DSA Trees + Heap

  • Trees are special form of graph
    • If n nodes => n-1 edges (means 2 points have only 1 line joining them)
    • They are acyclic => means from node A to node B there is only 1 way to reach
    • Whenever see stuffs like connectedunique path -> tree
  • Types of traversal in trees
    • inorder traversion - left -> root -> right
    • preorder traversion - root -> left  -> right
    • postorder traversion - left  -> right -> root
  • If first time visited -> must be root (bcz parent hai) => PRE-ORDER
  • If second time visited -> left subtree fully analyzed bcz we are moving in anti-clockwise direction => toh left check krke hi aayenge => IN-ORDER
  • If third time visited -> left and right subtree fully analyzed
    => POST-ORDER
  • Post-order is reverse of Pre-order from clockwise

  • Binary search tree (BST) = Binary tree + Search property
    • each subtree follows -- left subtree < root value < right subtree
    • Inorder traversal in BST is sorted array

  • Ternary tree (can contain 0/1/2/3 pointer or node)
  • Full binary tree - Every node has either 2 child or it's leaf  [NO node has 1 child] 
    • TIP - "Full" mai 2 l hota hai → 2 child
  • Complete binary tree - each level is filled with 2^i nodes

  • Height of tree - longest possible distance from any leaf node
  • Depth of node - distance from root node
  • For binary tree - struct* node => has parent, left child, right child and data
    For any tree - struct* node => has parent, first child, next sibling and data
Heap - complete binary tree + heap order property (max heap/ min heap)
  • Implemented using array => for node at index i --> parent = i/2, left = 2i, right = 2i+1
    • above formula only if 1-based indexing array
  • Below will be for max heap --> similarly, can do min heap
  • Insertion - add at end of array and keep swapping with parent jb tk it's value > parent
  • Deletion - swap that element with last element of array => then delete last element (do size--) => keep swapping with max. child jb tk it's value < max of left/right child 

  • Heapify - given any random array => construct max heap from it
    • 2 options => shift up (swap with parent) or shift down (swap with largest child) 
    • shift Down - expensive for nodes at top of tree => Used in deletion
      shift Up - expensive for nodes at bottom of tree
       => Used in insertion

    • If use shift down => work required = (0*n/2) + (1*n/4) + (2*n/8) + ... + (h*1)
      • h = log(n) --> always bcz complete binary tree 
      • Mathematically => above work = O(n)

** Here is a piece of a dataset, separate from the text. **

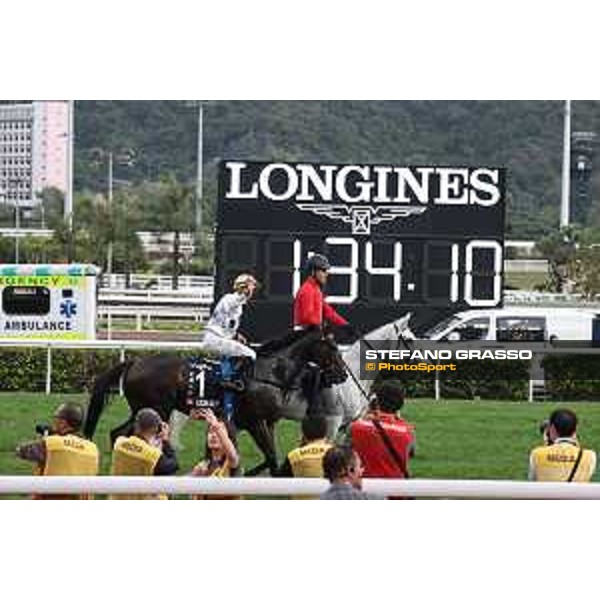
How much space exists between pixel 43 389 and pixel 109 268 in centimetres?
76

    • If use shift up => work required = (h*n/2) + (h-1)*n/4 + (h-2)*n/8 + ... + (0*1)
      • since n/2 elements are at the leaf node --> h*n/2 ≈ n*log(n)
    • Better option => USE Shift Down

  • Heap Sort - first heapify => keep deleting root element and storing at the end of array
    • [55, 54, 53] --> delete 55 => swap with last element & do size--
      [53, 54 || 55] (Observe - new array = [53, 54] --> adjust 53 then again delete root
      [54, 53 || 55] --> delete 54 => [53 || 54, 55] => since only 1 element left 
      --> final sorted array = [53, 54, 55]
    • every time we keep deleting root element --> O(n*log(n))
    • Note - heap is not like BST --> Only root element is either max or min depending on heap but not all elements are sorted

  • Time complexity - O(log(n)) for insertion and deletion
    O(n) for building heap/heapify and O(n*log(n)) for heap sort
    • Demerits - Not stable sort + poor locality of reference bcz parent and child can be far apart in memory while comparing
    • heapsort do more comparison & swaps wrt quicksort → quicksort almost always outperforms on average datasets → standard library sort function use Introsort which starts with quicksort but switch to heapsort if detects quicksort heading towards O(n²) → speed of quicksort with safety of heapsort

AVL Trees - self-balancing BST where |height_left - height_right|1 for every node
IDEA - Write order (since BST must hold) --> For Right-Left Rotation --> A < B < C
             Now try to put the middle element as root node
             Left / Right rotation only affect that node + Child --> about A => affect only B
             (NOTE - C will not be affected bcz not the child of A)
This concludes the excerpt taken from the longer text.